## Task objective
Format every line from the one containing "At what distance" down to the end of the items as a JSON list of strings, with one string per line and blank lines omitted.

----------

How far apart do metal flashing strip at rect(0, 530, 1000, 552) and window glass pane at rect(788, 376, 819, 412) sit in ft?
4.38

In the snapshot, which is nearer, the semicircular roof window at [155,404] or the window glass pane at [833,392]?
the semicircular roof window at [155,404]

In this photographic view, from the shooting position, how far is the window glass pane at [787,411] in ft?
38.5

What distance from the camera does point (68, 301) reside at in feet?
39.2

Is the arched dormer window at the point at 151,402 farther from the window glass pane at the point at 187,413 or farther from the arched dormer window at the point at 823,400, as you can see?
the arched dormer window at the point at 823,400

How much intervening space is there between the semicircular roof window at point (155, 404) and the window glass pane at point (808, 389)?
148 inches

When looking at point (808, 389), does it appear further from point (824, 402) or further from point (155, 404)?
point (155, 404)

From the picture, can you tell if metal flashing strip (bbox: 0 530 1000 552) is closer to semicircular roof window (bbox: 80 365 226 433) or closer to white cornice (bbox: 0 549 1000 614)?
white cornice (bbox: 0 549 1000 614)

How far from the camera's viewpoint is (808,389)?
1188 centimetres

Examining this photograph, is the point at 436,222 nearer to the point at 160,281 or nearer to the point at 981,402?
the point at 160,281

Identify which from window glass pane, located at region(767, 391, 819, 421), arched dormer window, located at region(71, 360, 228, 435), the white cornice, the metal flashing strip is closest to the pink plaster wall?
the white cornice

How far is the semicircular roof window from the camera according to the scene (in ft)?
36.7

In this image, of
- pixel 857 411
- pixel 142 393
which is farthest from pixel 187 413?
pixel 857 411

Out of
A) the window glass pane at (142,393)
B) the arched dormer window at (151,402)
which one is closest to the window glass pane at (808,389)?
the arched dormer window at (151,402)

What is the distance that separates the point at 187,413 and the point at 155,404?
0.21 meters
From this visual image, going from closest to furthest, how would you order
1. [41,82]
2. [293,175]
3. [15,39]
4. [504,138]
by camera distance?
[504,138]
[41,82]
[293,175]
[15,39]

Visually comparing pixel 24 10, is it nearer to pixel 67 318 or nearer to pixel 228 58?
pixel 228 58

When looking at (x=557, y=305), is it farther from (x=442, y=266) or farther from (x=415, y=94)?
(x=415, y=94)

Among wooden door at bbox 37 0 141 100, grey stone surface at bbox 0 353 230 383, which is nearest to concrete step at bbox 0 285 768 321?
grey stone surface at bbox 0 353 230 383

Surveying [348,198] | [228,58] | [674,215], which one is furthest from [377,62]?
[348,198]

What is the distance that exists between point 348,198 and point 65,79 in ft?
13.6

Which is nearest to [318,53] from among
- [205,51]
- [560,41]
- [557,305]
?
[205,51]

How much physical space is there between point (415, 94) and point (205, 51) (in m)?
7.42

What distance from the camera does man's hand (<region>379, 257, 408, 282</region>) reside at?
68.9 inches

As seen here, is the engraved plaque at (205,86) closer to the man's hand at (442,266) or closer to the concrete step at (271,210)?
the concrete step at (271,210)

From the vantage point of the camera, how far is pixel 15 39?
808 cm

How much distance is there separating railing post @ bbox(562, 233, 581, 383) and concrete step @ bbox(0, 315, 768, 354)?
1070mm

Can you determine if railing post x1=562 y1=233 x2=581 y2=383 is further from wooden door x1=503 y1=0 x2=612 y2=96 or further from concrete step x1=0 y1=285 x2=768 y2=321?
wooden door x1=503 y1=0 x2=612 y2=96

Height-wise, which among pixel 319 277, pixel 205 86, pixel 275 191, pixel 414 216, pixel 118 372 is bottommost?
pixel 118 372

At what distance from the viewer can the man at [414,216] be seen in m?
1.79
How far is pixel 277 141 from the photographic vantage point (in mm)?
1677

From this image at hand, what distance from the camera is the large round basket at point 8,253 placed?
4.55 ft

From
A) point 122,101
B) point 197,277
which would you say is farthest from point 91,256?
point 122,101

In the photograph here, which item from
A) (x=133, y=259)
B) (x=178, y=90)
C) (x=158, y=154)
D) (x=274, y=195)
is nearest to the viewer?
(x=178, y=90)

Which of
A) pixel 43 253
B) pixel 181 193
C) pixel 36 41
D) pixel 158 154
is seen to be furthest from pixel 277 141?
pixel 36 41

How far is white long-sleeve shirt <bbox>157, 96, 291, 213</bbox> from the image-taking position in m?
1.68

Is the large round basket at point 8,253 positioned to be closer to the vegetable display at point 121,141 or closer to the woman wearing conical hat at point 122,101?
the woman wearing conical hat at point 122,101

----------

## Expected output
[
  "At what distance from the viewer can the man at [414,216] be seen in m?",
  "1.79",
  "How far is pixel 277 141 from the photographic vantage point (in mm)?",
  "1677",
  "From this image at hand, what distance from the camera is the large round basket at point 8,253 placed?",
  "4.55 ft",
  "From",
  "A) point 122,101",
  "B) point 197,277",
  "which would you say is farthest from point 91,256?",
  "point 122,101",
  "In the photograph here, which item from",
  "A) (x=133, y=259)",
  "B) (x=178, y=90)",
  "C) (x=158, y=154)",
  "D) (x=274, y=195)",
  "is nearest to the viewer?",
  "(x=178, y=90)",
  "Which of",
  "A) pixel 43 253",
  "B) pixel 181 193",
  "C) pixel 36 41",
  "D) pixel 158 154",
  "is seen to be furthest from pixel 277 141?",
  "pixel 36 41",
  "How far is white long-sleeve shirt <bbox>157, 96, 291, 213</bbox> from the image-taking position in m?",
  "1.68",
  "Is the large round basket at point 8,253 positioned to be closer to the vegetable display at point 121,141 or closer to the woman wearing conical hat at point 122,101?",
  "the woman wearing conical hat at point 122,101"
]